> PROBLEM DETAILS
Transcribe every line below exactly; no image goes into the output.

> DATASET EXCERPT
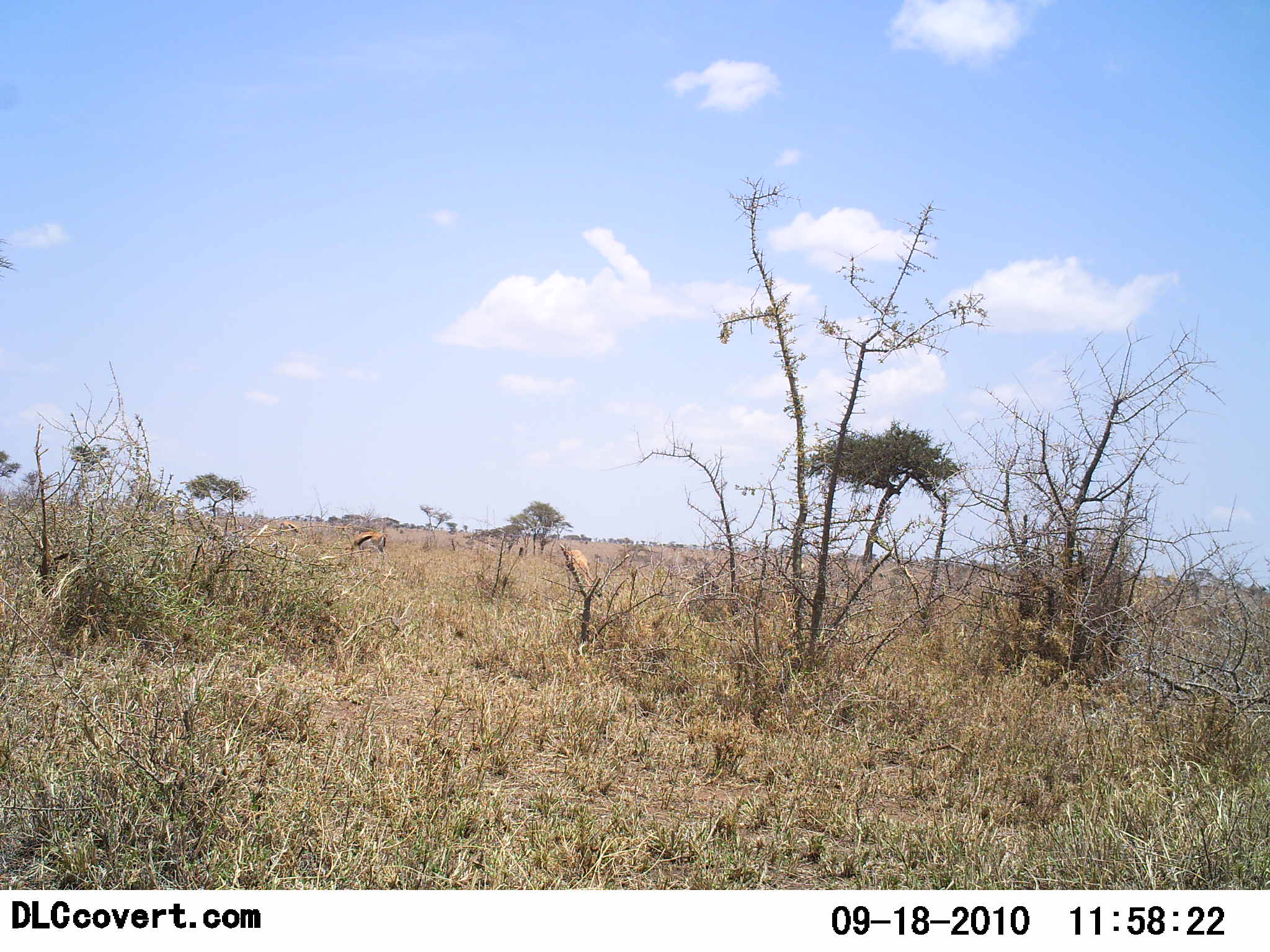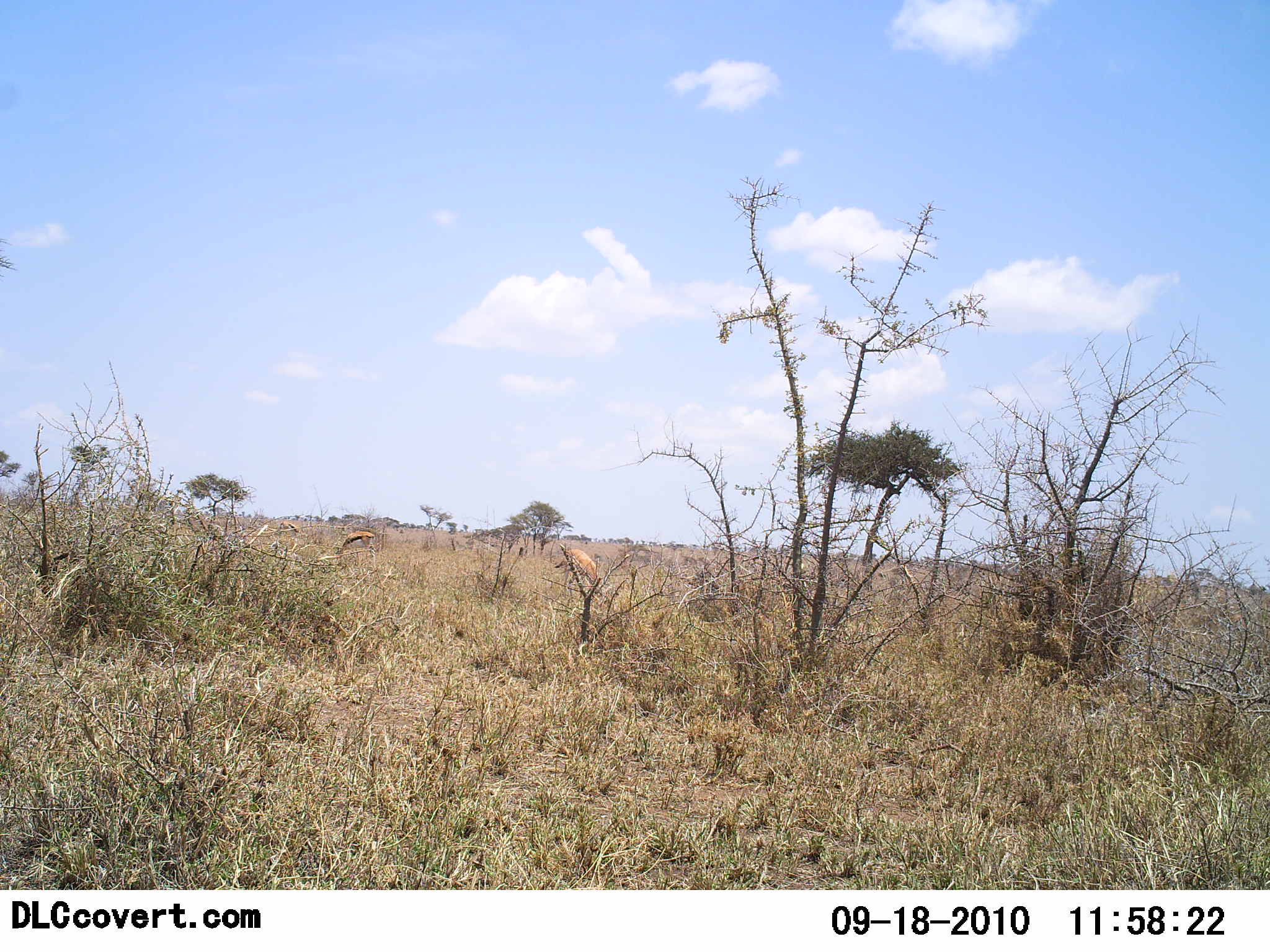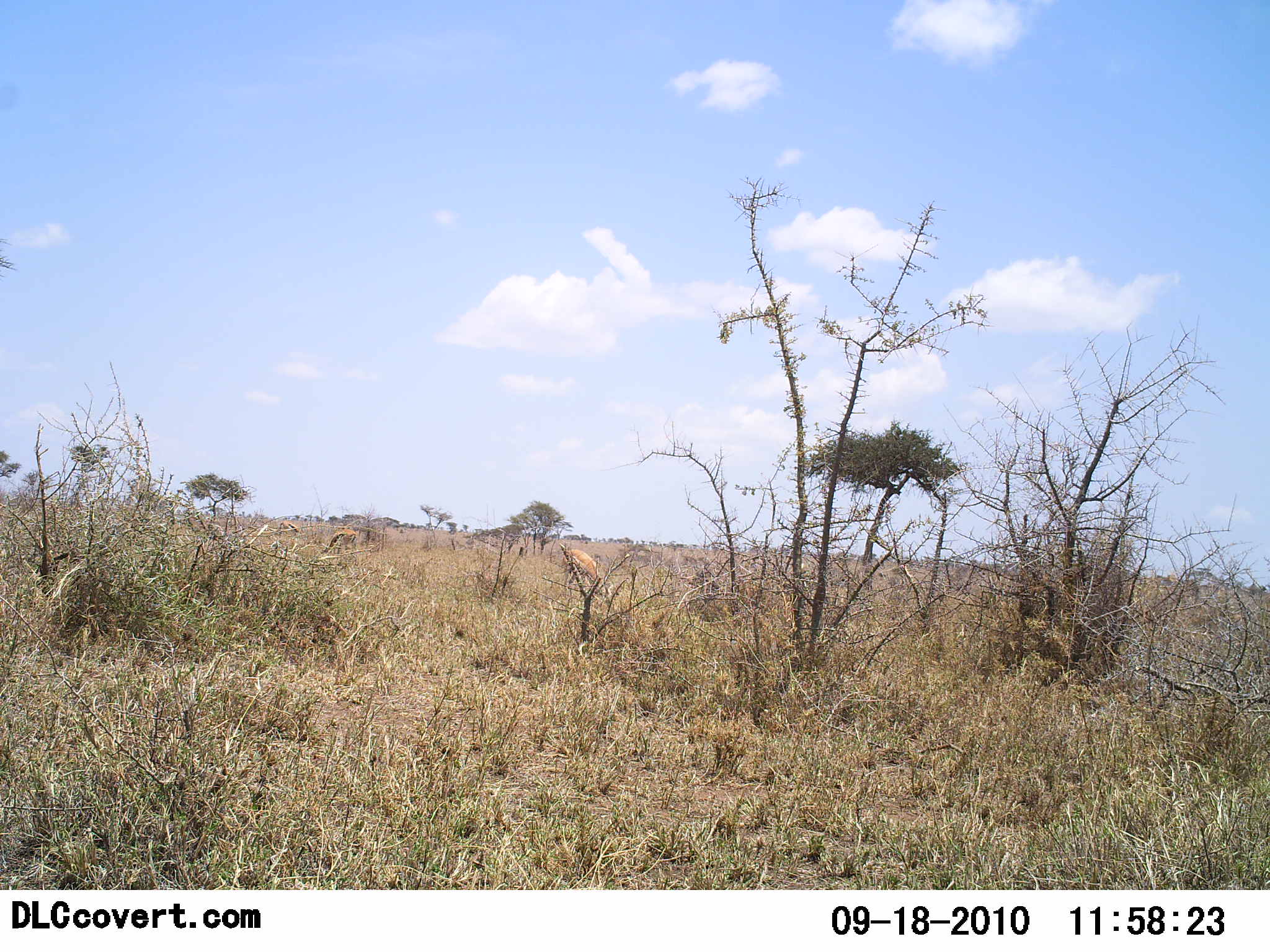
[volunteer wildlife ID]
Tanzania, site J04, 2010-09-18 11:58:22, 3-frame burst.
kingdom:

> EXERCISE OUTPUT
[volunteer wildlife ID]
Tanzania, site J04, 2010-09-18 11:58:22, 3-frame burst.
kingdom:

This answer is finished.